Starting at the line that contains "OEM Harley Davidson", print each line exactly through the end of the listing. Skip any pictures and add nothing.

• [SUPPLIED RECORDS]
▽

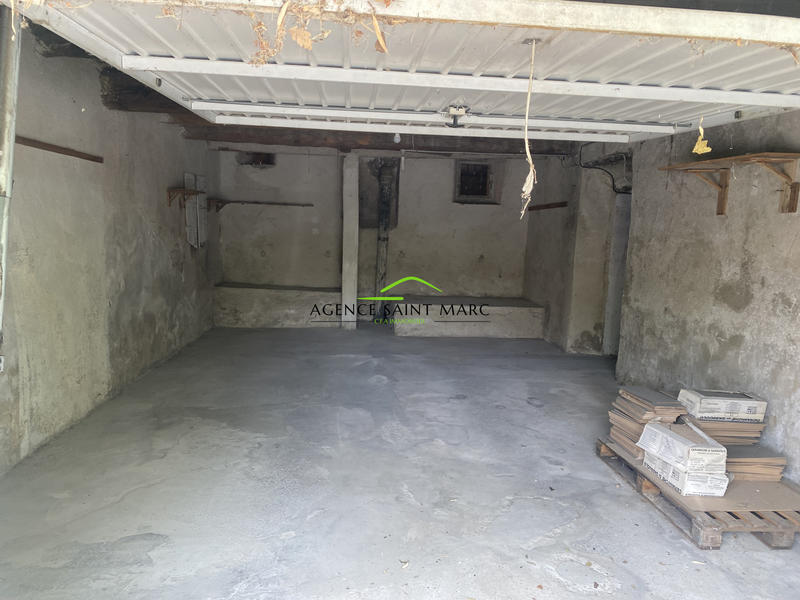 Maison de village - 118 m² - 5 pièces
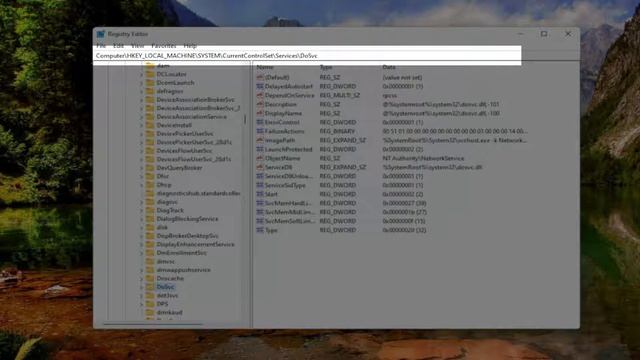 How To Disable Windows Update Delivery Optimization In Windows 11/10 [Tutorial] смотреть онлайн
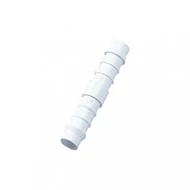 Vízcső toldó, 10mm, 2db/csom., Lilie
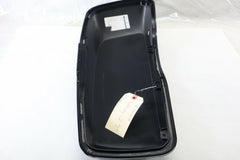 OEM Harley Davidson RIGHT Saddlebag Lid Black 2014 Streetglide 90200411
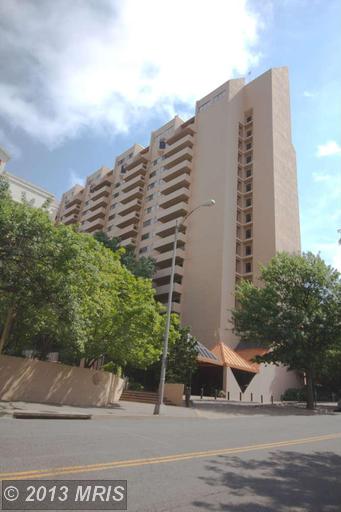 1301 COURTHOUSE ROAD, Arlington, VA 22201 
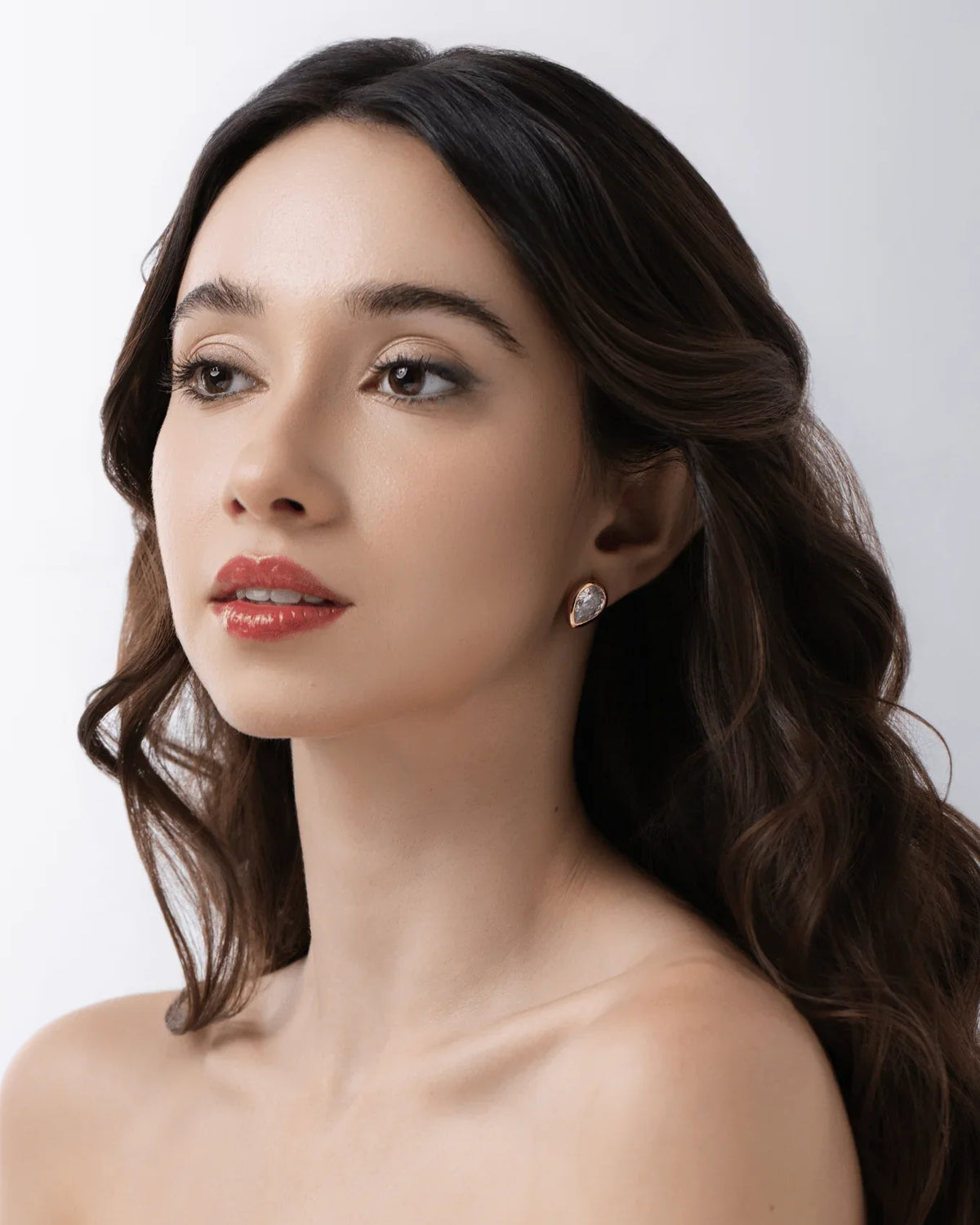 LARA & ELA | Midnight Taxi Earrings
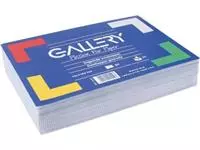 Een Gallery enveloppen ft 114 x 162 mm, gegomd, pak van 50 stuks koop je bij ShopXPress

△

• [TASK RESULT]
 OEM Harley Davidson RIGHT Saddlebag Lid Black 2014 Streetglide 90200411
 1301 COURTHOUSE ROAD, Arlington, VA 22201 
 LARA & ELA | Midnight Taxi Earrings
 Een Gallery enveloppen ft 114 x 162 mm, gegomd, pak van 50 stuks koop je bij ShopXPress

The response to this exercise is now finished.